|Title||Early Results from the Ionospheric Sounding Mode Using Chirp Ionosondes of Opportunity for the HamSCI Personal Space Weather Station|
|Publication Type||Conference Paper|
|Year of Publication||2021|
|Authors||Joshi, D, Frissell, N, Liles, W, Vierinen, J, Miller, ES|
|Conference Name||2021 XXXIVth General Assembly and Scientific Symposium of the International Union of Radio Science (URSI GASS)|
The objective of the Ham Radio Science Citizen Investigation (HamSCI) Personal Space Weather Station (PSWS) project is to develop a distributed array of ground-based multi-instrument nodes capable of remote sensing the geospace system. This system is being designed with the intention of distribution to a large number of amateur radio and citizen science observers. This will create an unprecedented opportunity to probe the ionosphere at finer resolution in both time and space as all measurements will be collected into a central database for coordinated analysis. Individual nodes are being designed to service the needs of the professional space science researcher while being cost-accessible and of interest to amateur radio operators and citizen scientists. At the heart of the HamSCI PSWS will be a high performance 0.1–60 MHz software defined radio (SDR)  with GNSS-based precision timestamping and frequency reference. This SDR is known as the TangerineSDR and is being developed by the Tucson Amateur Packet Radio (TAPR) amateur radio organization.
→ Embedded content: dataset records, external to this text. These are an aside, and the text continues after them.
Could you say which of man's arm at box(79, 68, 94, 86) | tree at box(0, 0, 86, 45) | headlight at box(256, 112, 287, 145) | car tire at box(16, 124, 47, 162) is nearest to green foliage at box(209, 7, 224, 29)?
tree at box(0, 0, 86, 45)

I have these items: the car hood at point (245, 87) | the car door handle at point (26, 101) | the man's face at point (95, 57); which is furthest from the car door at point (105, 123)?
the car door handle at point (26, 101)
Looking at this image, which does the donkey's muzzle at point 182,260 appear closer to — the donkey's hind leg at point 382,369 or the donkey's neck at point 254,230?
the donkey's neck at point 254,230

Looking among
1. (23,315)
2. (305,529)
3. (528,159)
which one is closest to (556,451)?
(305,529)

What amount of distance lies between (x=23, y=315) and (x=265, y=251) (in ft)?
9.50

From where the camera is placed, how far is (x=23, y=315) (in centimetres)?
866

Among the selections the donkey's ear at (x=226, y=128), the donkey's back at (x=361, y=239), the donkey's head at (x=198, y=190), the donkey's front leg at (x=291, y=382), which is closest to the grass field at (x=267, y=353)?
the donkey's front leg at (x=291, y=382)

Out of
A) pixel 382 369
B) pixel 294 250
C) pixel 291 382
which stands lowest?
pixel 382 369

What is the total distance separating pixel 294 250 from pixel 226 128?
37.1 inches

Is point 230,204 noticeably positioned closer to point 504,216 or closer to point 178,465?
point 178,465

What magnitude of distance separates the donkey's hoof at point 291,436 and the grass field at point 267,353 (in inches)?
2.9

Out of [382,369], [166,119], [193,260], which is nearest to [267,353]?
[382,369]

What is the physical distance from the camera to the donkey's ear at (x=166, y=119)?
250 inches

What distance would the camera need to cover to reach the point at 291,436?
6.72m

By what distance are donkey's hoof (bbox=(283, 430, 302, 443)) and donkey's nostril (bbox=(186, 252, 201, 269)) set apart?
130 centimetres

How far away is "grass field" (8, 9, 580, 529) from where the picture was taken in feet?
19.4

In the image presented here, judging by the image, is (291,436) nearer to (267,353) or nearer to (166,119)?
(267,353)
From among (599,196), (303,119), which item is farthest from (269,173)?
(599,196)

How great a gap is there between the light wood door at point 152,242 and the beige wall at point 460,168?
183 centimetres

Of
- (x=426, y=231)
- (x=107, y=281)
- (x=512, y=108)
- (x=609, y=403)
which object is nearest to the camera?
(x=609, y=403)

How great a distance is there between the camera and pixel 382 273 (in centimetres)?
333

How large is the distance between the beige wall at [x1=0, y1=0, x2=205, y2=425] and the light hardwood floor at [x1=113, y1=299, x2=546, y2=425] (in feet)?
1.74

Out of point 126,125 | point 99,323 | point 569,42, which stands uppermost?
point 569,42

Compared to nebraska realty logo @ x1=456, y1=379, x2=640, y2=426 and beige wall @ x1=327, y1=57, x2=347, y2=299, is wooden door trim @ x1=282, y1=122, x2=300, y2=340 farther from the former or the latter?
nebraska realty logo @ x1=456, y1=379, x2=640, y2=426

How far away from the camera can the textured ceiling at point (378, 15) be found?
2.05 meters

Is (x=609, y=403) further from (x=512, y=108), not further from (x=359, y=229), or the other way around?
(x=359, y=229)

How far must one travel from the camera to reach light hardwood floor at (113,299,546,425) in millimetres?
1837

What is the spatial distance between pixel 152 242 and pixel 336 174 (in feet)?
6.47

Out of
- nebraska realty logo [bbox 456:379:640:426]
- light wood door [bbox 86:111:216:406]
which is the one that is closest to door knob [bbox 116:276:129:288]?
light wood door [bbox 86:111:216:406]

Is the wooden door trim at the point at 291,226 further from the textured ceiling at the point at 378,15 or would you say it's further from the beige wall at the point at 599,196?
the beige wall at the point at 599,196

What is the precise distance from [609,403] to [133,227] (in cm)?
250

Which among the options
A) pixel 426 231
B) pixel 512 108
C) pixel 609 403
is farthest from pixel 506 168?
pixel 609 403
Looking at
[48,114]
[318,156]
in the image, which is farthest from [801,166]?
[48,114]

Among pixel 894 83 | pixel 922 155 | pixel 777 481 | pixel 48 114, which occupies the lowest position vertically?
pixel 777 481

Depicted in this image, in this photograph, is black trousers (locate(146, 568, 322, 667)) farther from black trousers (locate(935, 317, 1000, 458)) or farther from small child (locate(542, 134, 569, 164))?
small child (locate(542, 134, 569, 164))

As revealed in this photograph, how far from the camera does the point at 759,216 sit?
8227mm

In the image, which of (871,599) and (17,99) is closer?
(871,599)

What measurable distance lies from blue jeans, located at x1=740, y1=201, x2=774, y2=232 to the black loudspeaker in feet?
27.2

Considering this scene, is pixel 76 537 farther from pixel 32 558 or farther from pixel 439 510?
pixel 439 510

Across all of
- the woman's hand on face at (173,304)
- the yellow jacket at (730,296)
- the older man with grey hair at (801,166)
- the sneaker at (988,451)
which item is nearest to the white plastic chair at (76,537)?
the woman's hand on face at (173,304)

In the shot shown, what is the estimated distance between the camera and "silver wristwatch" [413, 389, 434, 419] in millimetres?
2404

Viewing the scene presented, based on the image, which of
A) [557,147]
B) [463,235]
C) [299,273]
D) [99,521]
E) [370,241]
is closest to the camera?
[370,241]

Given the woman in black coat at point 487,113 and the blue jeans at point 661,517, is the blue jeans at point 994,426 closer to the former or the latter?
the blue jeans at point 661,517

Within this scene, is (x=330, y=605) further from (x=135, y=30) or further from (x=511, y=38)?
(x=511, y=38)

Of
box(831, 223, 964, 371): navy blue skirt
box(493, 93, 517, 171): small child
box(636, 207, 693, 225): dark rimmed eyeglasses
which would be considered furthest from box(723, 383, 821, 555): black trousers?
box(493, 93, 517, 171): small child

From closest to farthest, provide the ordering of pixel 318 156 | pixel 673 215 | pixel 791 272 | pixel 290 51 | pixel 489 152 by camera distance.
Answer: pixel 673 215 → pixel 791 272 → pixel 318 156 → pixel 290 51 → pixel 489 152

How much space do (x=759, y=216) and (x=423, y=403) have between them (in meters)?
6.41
The primary objective of PSWS system is to gather observations to understand the short term and small spatial scale ionospheric variabilities in the ionosphere-thermosphere system. These variabilities are important for understanding a variety of geophysical phenomena such as Traveling Ionospheric Disturbances (TIDs) , Ionospheric absorption events, geomagnetic storms and substorms. We present early results suggesting signature of Traveling Ionospheric Disturbances (TIDs) from an ionospheric sounding mode that we intend to implement on the PSWS system, currently implemented on an Ettus N200 Universal Software Radio Peripheral (USRP) using the open source GNU Chirpsounder data collection and analysis code.